Viele Insekten leben in einer sehr speziellen Beziehung zu bestimmten Pflanzen. Verschwindet die Pflanze, verliert auch das Tier seine Lebensgrundlage. Dann nützt es auch nichts mehr, „Insektenhotels“ aufzustellen.

Die BUND-Ortsgruppe hat sich den Kreisel am Apfelgarten von der Gemeinde als Versuchsfläche erbeten, um Wildkräuter auszusäen, die für Wildbienen wichtig sind. Wir haben dazu den Boden stark „vermagert“ und kaum in die Entwicklung eingegriffen. Natürliche Witterungseinflüsse (regenreicher Frühsommer, trockene Sommermonate) haben die Fläche mitgestaltet. Was aufgegangen ist, ist eine sehr interessante Pflanzengesellschaft mit über 30 – teils seltenen – Arten.
Zeitweilig sah die „Wildnis“ sogar richtig schön aus, und die Kräuter blühten bis weit in den Herbst hinein. Wir haben nicht gemäht, damit die Pflanzen Samen bilden. Hier geht es ja nicht um Ästhetik, sondern um Artenvielfalt. Im zweiten Jahr soll es auch schon ansprechender aussehen, lehren die Erfahrungen in anderen Gemeinden.


Warum ist es so wichtig, die Artenvielfalt zu erhalten?

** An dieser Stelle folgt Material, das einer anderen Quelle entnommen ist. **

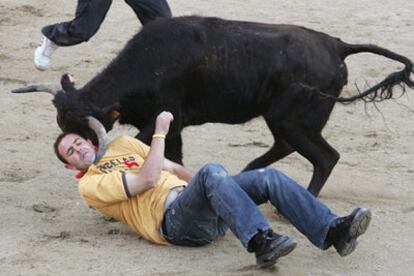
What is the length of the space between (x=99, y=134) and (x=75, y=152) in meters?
0.26

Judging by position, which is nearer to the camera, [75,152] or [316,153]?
[75,152]

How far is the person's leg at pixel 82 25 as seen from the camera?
25.9 feet

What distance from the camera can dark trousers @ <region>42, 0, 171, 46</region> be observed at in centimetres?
779

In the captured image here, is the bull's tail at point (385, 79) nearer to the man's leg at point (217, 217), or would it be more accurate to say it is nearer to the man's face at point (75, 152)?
the man's leg at point (217, 217)

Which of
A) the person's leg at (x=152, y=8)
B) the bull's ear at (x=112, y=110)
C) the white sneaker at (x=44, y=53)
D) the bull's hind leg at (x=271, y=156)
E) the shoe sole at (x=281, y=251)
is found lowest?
the white sneaker at (x=44, y=53)

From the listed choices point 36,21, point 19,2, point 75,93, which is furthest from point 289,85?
point 19,2

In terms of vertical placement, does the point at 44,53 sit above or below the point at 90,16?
below

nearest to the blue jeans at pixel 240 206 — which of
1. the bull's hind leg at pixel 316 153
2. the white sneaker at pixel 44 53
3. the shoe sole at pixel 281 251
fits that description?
the shoe sole at pixel 281 251

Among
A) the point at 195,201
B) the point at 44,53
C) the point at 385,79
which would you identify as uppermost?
the point at 385,79

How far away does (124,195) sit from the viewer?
5359mm

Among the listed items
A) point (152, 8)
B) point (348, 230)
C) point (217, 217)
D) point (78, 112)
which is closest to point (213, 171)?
point (217, 217)

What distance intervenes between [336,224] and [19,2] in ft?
23.0

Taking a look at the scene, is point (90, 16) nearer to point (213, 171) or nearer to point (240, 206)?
point (213, 171)

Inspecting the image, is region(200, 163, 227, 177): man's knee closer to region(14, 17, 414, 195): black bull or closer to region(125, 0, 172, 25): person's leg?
region(14, 17, 414, 195): black bull
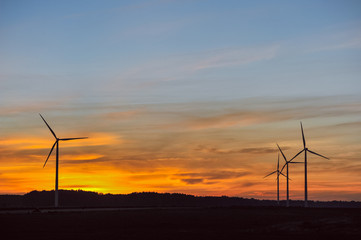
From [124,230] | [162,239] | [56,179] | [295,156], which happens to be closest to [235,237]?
[162,239]

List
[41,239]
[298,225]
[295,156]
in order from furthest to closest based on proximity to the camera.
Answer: [295,156]
[298,225]
[41,239]

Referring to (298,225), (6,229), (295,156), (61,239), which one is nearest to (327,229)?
(298,225)

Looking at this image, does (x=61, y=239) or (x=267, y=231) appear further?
(x=267, y=231)

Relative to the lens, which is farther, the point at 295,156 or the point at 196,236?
the point at 295,156

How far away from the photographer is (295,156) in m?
169

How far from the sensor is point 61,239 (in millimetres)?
55094

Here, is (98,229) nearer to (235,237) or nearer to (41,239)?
(41,239)

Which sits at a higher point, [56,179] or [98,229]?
[56,179]

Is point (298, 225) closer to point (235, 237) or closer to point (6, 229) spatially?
point (235, 237)

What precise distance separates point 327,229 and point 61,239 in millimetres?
32120

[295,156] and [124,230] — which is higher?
[295,156]

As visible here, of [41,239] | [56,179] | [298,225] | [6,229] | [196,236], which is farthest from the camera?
[56,179]

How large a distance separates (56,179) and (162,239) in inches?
3170

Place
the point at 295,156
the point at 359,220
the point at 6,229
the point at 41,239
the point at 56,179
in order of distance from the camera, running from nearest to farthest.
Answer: the point at 41,239, the point at 6,229, the point at 359,220, the point at 56,179, the point at 295,156
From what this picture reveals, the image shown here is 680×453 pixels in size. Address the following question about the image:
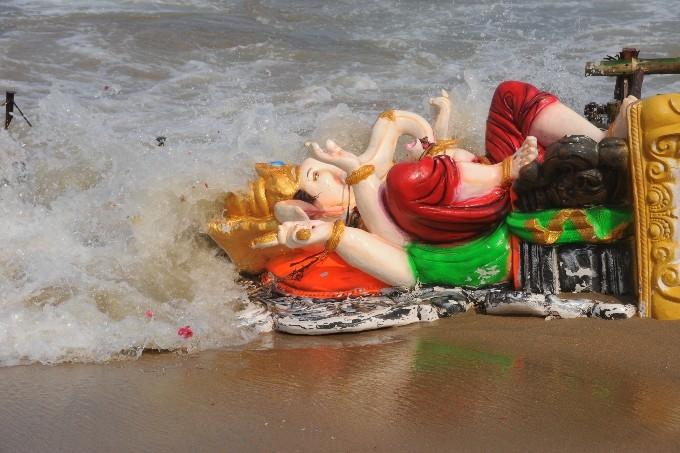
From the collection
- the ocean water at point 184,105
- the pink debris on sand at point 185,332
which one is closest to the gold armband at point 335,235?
the ocean water at point 184,105

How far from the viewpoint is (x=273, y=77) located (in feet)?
30.9

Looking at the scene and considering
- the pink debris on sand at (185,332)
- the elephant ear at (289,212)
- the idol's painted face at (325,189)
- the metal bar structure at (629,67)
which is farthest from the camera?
the metal bar structure at (629,67)

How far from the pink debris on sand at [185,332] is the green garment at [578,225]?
145cm

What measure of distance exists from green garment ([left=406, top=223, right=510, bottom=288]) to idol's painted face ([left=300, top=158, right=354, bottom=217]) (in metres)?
0.46

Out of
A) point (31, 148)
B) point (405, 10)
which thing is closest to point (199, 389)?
point (31, 148)

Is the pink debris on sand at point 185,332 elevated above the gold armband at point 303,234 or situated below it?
below

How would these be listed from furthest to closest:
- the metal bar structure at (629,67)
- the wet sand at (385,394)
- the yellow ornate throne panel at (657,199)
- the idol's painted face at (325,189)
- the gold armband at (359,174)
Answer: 1. the metal bar structure at (629,67)
2. the idol's painted face at (325,189)
3. the gold armband at (359,174)
4. the yellow ornate throne panel at (657,199)
5. the wet sand at (385,394)

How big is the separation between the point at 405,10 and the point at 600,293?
30.7 feet

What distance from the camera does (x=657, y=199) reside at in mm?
3486

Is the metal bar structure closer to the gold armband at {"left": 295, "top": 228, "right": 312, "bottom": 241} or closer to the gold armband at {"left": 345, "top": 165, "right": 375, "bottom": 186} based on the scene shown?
the gold armband at {"left": 345, "top": 165, "right": 375, "bottom": 186}

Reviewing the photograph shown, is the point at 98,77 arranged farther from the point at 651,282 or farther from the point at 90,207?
the point at 651,282

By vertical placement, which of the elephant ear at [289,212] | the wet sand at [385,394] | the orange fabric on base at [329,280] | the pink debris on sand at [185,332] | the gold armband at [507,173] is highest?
the gold armband at [507,173]

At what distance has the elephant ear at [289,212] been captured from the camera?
404cm

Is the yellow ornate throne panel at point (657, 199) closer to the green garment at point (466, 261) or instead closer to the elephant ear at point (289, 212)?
the green garment at point (466, 261)
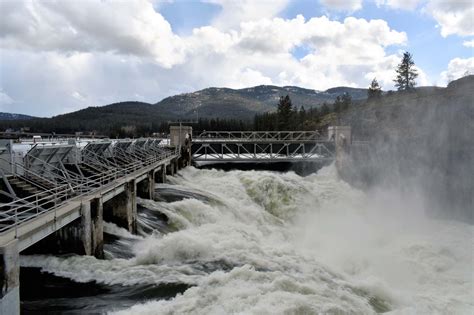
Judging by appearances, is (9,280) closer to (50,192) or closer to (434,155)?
(50,192)

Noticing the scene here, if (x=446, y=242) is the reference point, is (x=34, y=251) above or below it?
above

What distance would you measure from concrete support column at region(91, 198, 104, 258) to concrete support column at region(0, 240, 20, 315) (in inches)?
Result: 244

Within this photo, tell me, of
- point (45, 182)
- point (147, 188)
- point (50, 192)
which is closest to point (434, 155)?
point (147, 188)

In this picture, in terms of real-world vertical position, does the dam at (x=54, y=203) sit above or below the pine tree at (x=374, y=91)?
below

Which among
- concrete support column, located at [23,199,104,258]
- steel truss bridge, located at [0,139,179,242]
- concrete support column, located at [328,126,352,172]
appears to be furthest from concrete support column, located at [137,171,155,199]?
concrete support column, located at [328,126,352,172]

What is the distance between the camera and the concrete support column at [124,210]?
2192 centimetres

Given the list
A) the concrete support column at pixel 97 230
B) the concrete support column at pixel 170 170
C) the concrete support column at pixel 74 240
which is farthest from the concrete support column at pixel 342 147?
the concrete support column at pixel 74 240

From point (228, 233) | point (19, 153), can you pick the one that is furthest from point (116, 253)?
point (19, 153)

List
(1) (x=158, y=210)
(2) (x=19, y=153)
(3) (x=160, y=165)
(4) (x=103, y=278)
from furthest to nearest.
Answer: (3) (x=160, y=165) → (1) (x=158, y=210) → (2) (x=19, y=153) → (4) (x=103, y=278)

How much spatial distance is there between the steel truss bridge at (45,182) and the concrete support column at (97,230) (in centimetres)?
69

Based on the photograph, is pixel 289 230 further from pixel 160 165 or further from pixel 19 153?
pixel 19 153

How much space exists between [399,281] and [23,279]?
55.7 ft

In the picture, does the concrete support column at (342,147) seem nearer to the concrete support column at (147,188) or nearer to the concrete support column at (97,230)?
the concrete support column at (147,188)

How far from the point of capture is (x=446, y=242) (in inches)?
1156
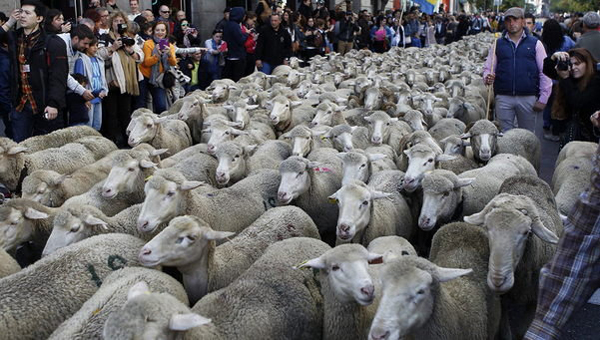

Jedes Lebewesen verfügt über eine einzigartige Ausstattung mit Genen. Die Gesamtheit der Erbinformationen („Gen-pool“) sicherte die Entwicklung und Erhaltung des Lebens auf der Erde.
In der Natur haben sich über die Jahrmillionen Gleichgewichte eingespielt, die eine Stabilität, aber auch Flexibilität bewirkten. Gab es z.B. Naturkatastrophen, die Massen von Lebewesen vernichteten, so gab es auch einzelne Mutationen, die das Überleben gerade ermöglichten und so den Fortbestand des Lebens gewährleisteten.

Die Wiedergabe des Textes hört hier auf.